**Texto da página**
★ ★ ★

Especialistas ouvidos pela Gazeta do Povo apontam que uma vitória de Trump poderia trazer impactos à economia brasileira. Os dois principais seriam o aumento no protecionismo e a possibilidade de fortalecimento do dólar no curto prazo, o que poderia acentuar as pressões inflacionárias. Mas eles também sinalizam que há muita incerteza no ar.

“Dúvidas quanto à corrida eleitoral nos EUA adicionaram incerteza nos mercados durante essa semana”, apontam os estrategistas Renan Alves e Maurício Une, do Rabobank, em relatório enviado a clientes. O novo cenário mantém o favoritismo de Trump, mesmo com a provável entrada da vice-presidente Kamala Harris na disputa.

A analista de política internacional da XP Investimentos, Sol Azcune, destaca que há grandes incógnitas do lado democrata, como a escolha de quem será o companheiro de chapa em uma eventual confirmação da candidatura de Harris na convenção democrata, que acontece em agosto.Nesse cenário, ela avalia que Trump tem mais possibilidades de vencer as eleições.

★ ★ ★

[Linhas de dados de perguntas espaciais]
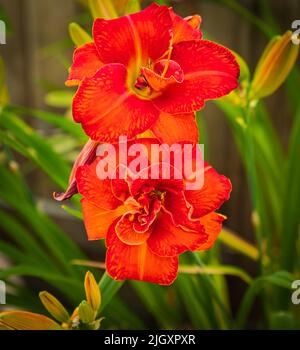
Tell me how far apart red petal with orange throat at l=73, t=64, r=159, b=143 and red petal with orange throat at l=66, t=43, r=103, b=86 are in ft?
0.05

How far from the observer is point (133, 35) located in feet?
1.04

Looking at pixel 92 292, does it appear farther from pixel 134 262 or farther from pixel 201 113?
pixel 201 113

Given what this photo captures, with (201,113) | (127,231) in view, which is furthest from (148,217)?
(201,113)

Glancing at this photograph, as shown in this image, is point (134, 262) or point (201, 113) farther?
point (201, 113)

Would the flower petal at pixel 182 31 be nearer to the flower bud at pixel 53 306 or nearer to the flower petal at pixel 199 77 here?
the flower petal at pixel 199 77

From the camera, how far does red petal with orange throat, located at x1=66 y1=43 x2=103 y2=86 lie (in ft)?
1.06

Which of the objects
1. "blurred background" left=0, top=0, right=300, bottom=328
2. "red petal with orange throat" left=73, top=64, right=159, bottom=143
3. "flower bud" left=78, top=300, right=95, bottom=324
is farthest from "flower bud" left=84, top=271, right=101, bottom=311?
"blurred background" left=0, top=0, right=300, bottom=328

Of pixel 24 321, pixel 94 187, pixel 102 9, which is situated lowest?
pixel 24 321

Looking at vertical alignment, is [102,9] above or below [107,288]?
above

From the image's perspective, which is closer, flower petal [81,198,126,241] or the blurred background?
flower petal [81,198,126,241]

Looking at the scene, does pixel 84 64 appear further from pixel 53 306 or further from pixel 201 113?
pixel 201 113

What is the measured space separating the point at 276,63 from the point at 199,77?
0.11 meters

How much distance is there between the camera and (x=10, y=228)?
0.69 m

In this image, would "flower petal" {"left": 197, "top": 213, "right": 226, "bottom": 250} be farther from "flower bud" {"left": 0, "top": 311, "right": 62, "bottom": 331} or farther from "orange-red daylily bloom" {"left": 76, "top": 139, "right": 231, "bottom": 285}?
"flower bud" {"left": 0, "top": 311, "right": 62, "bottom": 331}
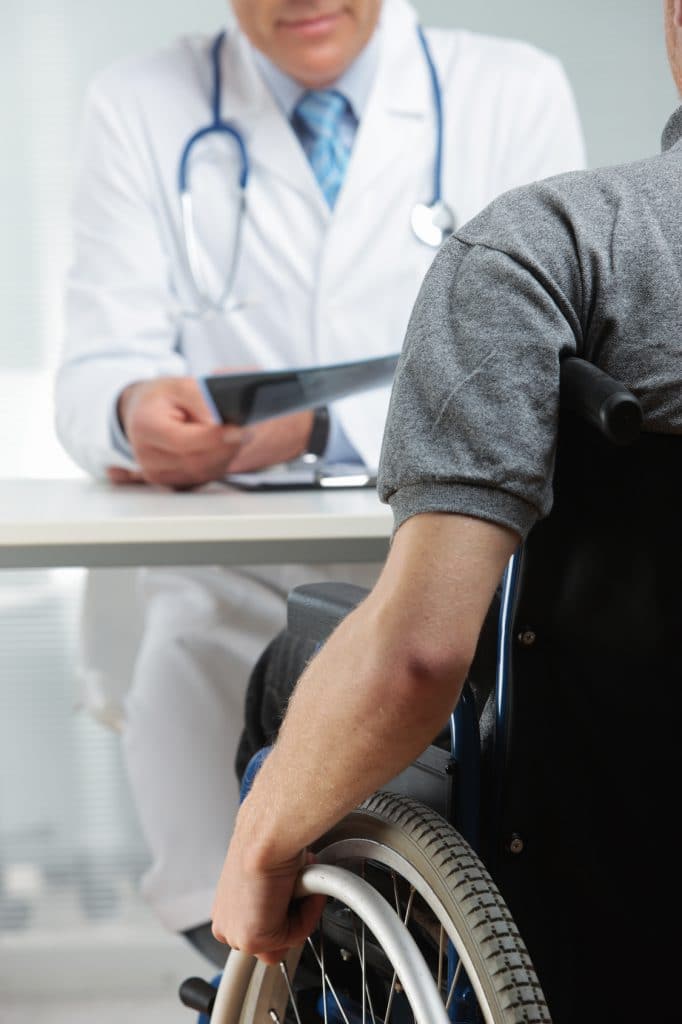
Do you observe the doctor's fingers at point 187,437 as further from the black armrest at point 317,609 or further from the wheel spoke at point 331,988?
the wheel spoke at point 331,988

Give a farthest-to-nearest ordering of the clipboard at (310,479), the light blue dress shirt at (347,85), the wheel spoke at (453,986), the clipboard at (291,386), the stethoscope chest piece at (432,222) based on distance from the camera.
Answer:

★ ★ ★

**Objetivo da tarefa**
Copie integralmente, sem qualquer alteração, o texto acima sobre os possíveis impactos de uma vitória de Trump na economia brasileira.

**Solução completa**
Especialistas ouvidos pela Gazeta do Povo apontam que uma vitória de Trump poderia trazer impactos à economia brasileira. Os dois principais seriam o aumento no protecionismo e a possibilidade de fortalecimento do dólar no curto prazo, o que poderia acentuar as pressões inflacionárias. Mas eles também sinalizam que há muita incerteza no ar.

“Dúvidas quanto à corrida eleitoral nos EUA adicionaram incerteza nos mercados durante essa semana”, apontam os estrategistas Renan Alves e Maurício Une, do Rabobank, em relatório enviado a clientes. O novo cenário mantém o favoritismo de Trump, mesmo com a provável entrada da vice-presidente Kamala Harris na disputa.

A analista de política internacional da XP Investimentos, Sol Azcune, destaca que há grandes incógnitas do lado democrata, como a escolha de quem será o companheiro de chapa em uma eventual confirmação da candidatura de Harris na convenção democrata, que acontece em agosto.Nesse cenário, ela avalia que Trump tem mais possibilidades de vencer as eleições.